■ Aim of the task:
Set down exactly the lines from the one containing "How far from the viewer" through the end of the records below, both included, and nothing else.

■ Records to use:
_ _ _ _ _ _ _

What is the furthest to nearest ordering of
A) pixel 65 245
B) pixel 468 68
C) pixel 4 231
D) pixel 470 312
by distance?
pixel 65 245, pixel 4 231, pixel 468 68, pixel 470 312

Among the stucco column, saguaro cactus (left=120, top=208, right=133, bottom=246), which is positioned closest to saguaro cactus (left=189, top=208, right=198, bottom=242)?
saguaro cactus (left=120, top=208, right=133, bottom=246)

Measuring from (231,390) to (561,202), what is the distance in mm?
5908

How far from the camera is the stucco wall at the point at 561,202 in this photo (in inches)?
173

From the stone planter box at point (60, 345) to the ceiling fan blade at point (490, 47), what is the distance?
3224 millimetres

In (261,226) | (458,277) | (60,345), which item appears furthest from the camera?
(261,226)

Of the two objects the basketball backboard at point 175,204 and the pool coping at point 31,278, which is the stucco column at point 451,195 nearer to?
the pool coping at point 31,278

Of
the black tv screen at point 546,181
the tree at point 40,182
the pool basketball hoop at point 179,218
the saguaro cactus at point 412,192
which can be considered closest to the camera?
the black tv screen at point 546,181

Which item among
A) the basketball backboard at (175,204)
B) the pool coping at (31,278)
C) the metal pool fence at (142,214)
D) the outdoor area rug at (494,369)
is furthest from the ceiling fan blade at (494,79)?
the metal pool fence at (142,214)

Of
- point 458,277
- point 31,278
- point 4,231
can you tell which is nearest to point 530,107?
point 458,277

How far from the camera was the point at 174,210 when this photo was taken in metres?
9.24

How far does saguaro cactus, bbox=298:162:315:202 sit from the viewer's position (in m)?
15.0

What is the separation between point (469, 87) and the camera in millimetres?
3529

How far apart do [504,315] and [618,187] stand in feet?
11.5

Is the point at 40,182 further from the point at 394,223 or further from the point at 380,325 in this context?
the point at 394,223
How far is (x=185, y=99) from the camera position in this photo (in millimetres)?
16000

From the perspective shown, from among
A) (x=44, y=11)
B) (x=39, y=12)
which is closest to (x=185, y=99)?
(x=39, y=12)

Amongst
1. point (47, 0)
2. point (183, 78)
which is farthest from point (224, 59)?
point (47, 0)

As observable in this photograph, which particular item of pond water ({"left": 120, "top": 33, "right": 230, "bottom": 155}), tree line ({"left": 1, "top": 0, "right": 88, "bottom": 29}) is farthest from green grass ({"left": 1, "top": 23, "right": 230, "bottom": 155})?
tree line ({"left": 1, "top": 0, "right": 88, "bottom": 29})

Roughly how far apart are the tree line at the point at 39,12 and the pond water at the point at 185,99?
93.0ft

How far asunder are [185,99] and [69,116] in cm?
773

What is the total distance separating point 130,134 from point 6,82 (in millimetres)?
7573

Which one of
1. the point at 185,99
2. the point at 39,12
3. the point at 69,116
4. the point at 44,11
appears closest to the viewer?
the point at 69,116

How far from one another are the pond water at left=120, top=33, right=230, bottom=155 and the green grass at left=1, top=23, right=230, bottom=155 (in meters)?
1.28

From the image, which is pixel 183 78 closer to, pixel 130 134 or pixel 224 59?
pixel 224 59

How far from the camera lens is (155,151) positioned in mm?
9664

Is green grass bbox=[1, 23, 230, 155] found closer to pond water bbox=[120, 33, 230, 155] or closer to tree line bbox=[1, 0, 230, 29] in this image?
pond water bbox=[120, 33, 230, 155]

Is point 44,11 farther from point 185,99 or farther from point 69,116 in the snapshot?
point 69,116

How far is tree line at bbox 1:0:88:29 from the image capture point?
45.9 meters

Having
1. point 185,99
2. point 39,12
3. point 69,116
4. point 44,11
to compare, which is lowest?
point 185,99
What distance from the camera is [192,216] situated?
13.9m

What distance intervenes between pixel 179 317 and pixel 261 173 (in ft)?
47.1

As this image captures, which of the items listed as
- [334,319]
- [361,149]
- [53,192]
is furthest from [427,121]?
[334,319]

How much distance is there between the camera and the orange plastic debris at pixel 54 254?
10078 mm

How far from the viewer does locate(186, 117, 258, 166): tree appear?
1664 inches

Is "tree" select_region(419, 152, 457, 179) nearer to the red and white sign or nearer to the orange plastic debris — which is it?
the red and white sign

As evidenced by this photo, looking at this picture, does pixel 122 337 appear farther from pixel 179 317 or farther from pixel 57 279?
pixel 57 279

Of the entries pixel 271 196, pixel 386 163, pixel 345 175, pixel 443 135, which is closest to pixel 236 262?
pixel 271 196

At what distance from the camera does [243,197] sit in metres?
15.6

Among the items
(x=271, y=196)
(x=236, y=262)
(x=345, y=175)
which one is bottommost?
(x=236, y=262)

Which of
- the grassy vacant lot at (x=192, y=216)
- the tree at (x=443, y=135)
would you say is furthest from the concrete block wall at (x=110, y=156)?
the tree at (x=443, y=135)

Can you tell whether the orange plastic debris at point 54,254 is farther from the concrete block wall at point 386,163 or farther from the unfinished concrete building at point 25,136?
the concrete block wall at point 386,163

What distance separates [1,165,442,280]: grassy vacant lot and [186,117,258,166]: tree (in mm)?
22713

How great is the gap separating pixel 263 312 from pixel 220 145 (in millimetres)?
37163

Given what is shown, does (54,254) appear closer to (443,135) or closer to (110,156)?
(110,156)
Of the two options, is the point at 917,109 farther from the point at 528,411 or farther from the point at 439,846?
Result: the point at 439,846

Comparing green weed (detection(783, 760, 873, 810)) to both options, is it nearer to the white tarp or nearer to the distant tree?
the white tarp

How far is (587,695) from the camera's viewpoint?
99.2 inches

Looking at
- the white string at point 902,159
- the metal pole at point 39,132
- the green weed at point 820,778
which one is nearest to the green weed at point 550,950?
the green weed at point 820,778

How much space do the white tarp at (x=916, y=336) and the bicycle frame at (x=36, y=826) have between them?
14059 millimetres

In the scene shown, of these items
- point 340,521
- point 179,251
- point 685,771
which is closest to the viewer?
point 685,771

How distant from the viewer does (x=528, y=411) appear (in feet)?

_ _ _ _ _ _ _

■ Written reply:
How far from the viewer does locate(186, 117, 258, 166): tree appear?
1664 inches

Is "tree" select_region(419, 152, 457, 179) nearer to the red and white sign or nearer to the orange plastic debris — which is it?
the red and white sign

As evidenced by this photo, looking at this picture, does pixel 122 337 appear farther from pixel 179 317 or farther from pixel 57 279?
pixel 57 279

Of the entries pixel 271 196, pixel 386 163, pixel 345 175, pixel 443 135, which is closest to pixel 236 262?
pixel 271 196

At what distance from the camera does [243,197] sit in metres?
15.6

Among the items
(x=271, y=196)
(x=236, y=262)
(x=345, y=175)
which one is bottommost?
(x=236, y=262)

Which of
- the grassy vacant lot at (x=192, y=216)
- the tree at (x=443, y=135)
would you say is furthest from the concrete block wall at (x=110, y=156)?
the tree at (x=443, y=135)

Can you tell whether the orange plastic debris at point 54,254 is farther from the concrete block wall at point 386,163 or farther from the unfinished concrete building at point 25,136?
the concrete block wall at point 386,163

What distance separates [1,165,442,280]: grassy vacant lot and [186,117,258,166]: tree (in mm)?
22713

How great is the gap separating pixel 263 312 from pixel 220 145 (in millimetres)?
37163

Given what is shown, does (54,254) appear closer to (443,135) or closer to (110,156)?
(110,156)
Of the two options, is the point at 917,109 farther from the point at 528,411 or farther from the point at 439,846?
Result: the point at 439,846

Comparing green weed (detection(783, 760, 873, 810)) to both options, is it nearer to the white tarp or nearer to the distant tree?
the white tarp

How far is (587,695) from the camera's viewpoint?
99.2 inches

Looking at
- the white string at point 902,159
- the metal pole at point 39,132
- the green weed at point 820,778
which one is nearest to the green weed at point 550,950?
the green weed at point 820,778

How much space do the white tarp at (x=916, y=336) and the bicycle frame at (x=36, y=826) have between them?
14059 millimetres

In the scene shown, of these items
- point 340,521
- point 179,251
- point 685,771
which is closest to the viewer?
point 685,771

How distant from the viewer does (x=528, y=411) appear (in feet)?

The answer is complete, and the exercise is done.